SD Diary, Saturday morning
Marriage is a leap of faith. I did not live with my wife before we married and our restricted premarital loving contact was passionate and intense. Being young I assumed the dream would last forever but marriage brings new pressures to bear. Two strong minded people suddenly thrown together in their new home each with their own hopes, desires, standards and habits. With no relationship skills or training, is it any wonder that the dream evaporates and in its place grows a long destructive power struggle. One competitor retains a high desire but their blindness to the subtle needs of the other causes that competitor to lose their desire. These things become impossible to talk about and solve so the stalemate continues with frustration, irritation and resentment growing as the years pass by. Eventually one or both must change but can the change be engineered by studying books, shedding bad habits and manipulating love languages? I’m not sure, I have a feeling that at some point in time it will just happen.

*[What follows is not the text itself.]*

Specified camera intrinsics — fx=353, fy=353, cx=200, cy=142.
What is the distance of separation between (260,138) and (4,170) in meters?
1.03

Those of you who are familiar with my situation know that I have a “Just do it” arrangement with my wife and that love day is Friday. Well, last night we went to bed and I cuddled up to her and caressed her a bit but I realised that I was feeling no desire whatsoever. I moved her hand so it rested on my arm hoping that if she stroked me a little, desire would flood in. Nothing happened. After a while I knew I would not be able to take it any further and told her I didn’t feel like it. She was not bothered either, so we had a brief talk about everyday things and went to sleep.
In the morning I woke up and lay there a while. Under normal circumstances I would feel waves of love and desire sweeping through my body, as that is the way I am. However this morning I felt none of it. I felt ND. I’m not saying it was a bad feeling because the waves of desire also carry frustration and disappointment with them. It was more like a state of relaxation – I couldn’t care less that I was ND. When my wife woke up I said that I seemed to have lost my desire last night and I don’t seem to have got it back this morning. She said, “Just because you have no desire it doesn’t mean that you have no love”. Maybe, but it’s a poor quality love compared to what I’m used to. Sadly, I think the resolution to most SSMs is that the HD goes ND and not the other way round.